Well, actually, I am going to kill people in my next film: an old Swedish couple, but they are arms sellers and they will be killed by a grenade they make themselves. I have to kill them, I'm sorry (laughs). 

You started to work in English when you made The Square and your next film will be shot entirely in English. Why have you gone in this direction?
It’s mainly to do with the actors. I started with Swedish actors, then I made Scandinavian films with Danish and Norwegian actors, and now I have decided to appeal to European and American actors. I suppose I’m aiming to compose a sort of Real Madrid-style team, a set of 11 actors of different nationalities. When casting my latest film, I travelled to Berlin, Paris, Stockholm, Copenhagen, London, New York and Los Angeles in order to compose a fantastic ensemble cast. But the cast didn't get their roles just because they're well-known, I make everyone audition. If you want to bring together a colourful and exciting ensemble, you need to use English. Initially I was a little nervous about using English because I was afraid of losing nuance, but after working on The Square with Elisabeth Moss and Dominic West, I’ve realised it’s doable. 

What do you think of the change in the distribution landscape and the rise of platforms?
I can't really say that it bothers me that much. I just saw Roma, which was available in theatres for a week in Sweden, and I still get the impression that Netflix sort of now owns Alfonso Cuarón's childhood (laughs). I really liked the film, although it's obvious that it was shot for the big screen. What I’m hoping – for platforms, in particular – is that directors don’t get lost in a sea of films, and films produced under the banner of platforms, in particular. I am also a little perplexed about algorithms, calculations and information on how users interact with platforms. We'll see what happens in the future, who knows... But we do need to revive European movie-theatre culture because one of the main problems we have nowadays is that younger generations need to know that cinemas exist. I think we have to work with cinemas and travel beyond big cities. All filmmakers supported by the Swedish Film Institute are obliged to go on a tour around ten small provincial towns, in order to help operators set up events. If audiences could relate to the person who made the film, I think they would be much more interested than going to a multiplex, buying popcorn and then leaving. If we did that in Sweden, where we’ve produced 43 films, that would amount to 430 events. We have to work very hard to rebuild film culture so that future generations understand that going to the cinema is an experience. The only reason cinemas are so important is because we watch all films together. If you take modern Swedish homes as an example, everyone watches their own platform and we don't get together to watch television anymore, except for the Eurovision Song Contest. But when you watch something together, you discuss it afterwards.

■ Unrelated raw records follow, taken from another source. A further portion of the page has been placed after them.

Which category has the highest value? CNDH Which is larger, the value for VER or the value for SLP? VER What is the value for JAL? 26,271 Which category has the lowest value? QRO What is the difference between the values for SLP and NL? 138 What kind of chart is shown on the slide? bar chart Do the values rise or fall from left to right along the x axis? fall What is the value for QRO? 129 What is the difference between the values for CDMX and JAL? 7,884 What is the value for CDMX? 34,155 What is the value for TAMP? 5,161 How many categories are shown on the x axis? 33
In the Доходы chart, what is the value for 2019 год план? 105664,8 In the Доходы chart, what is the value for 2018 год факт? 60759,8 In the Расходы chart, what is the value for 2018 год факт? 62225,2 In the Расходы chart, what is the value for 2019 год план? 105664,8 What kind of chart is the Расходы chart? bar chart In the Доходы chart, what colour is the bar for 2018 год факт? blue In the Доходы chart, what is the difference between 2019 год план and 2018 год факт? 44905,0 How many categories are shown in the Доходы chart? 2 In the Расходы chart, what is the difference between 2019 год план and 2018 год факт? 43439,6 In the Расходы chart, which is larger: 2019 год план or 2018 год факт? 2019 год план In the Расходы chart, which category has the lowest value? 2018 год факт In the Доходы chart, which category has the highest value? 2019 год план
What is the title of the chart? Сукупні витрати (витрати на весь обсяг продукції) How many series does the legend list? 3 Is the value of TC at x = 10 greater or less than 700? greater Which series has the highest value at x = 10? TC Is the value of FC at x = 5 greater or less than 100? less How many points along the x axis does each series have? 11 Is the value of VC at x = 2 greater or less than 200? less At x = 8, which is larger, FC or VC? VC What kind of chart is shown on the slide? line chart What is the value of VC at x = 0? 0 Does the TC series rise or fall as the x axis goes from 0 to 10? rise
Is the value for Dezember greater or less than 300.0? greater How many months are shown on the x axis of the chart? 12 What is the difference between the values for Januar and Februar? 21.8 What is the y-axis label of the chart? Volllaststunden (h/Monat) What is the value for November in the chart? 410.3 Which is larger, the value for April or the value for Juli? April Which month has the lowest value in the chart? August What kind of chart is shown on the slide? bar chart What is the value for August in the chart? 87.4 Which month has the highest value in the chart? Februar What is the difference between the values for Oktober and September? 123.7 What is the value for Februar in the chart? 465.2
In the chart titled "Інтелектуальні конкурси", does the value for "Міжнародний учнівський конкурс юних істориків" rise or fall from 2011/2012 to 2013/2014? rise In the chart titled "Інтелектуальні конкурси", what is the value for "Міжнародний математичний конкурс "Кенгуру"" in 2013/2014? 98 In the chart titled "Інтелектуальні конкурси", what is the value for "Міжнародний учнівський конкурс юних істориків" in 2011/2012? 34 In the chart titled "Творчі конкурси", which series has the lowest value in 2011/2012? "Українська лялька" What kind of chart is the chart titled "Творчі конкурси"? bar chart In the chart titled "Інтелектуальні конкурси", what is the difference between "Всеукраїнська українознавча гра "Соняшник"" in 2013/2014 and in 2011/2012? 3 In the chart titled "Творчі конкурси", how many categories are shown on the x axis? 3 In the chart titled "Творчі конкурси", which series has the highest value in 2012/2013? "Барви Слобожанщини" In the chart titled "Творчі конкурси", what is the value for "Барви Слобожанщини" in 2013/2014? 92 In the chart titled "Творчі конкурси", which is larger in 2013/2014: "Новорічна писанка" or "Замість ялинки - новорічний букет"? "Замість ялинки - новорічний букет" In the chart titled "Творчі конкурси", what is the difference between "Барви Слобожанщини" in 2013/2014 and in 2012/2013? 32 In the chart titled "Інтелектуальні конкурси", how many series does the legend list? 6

How are things going with The Triangle of Sadness?
We are starting to finalise the cast. I can’t reveal any names yet, but what I can say is that there are more American actors in it than Europeans. Filming will start next spring and will take 80 days. I always promise my producer and partner Erik Hemmendorff that filming will be modest, but I will inevitably end up adding a dozen additional days of filming. The Triangle of Sadness is set in the fashion world and stars two models, a man and a woman (reaching the twilight of their careers and forced to question their futures). It will kick off at Milan Fashion Week and will then continue on a luxury cruise ship, with a shoot probably in the Mediterranean, before ending on a desert island. We are currently looking for a location in the Caribbean or in Thailand.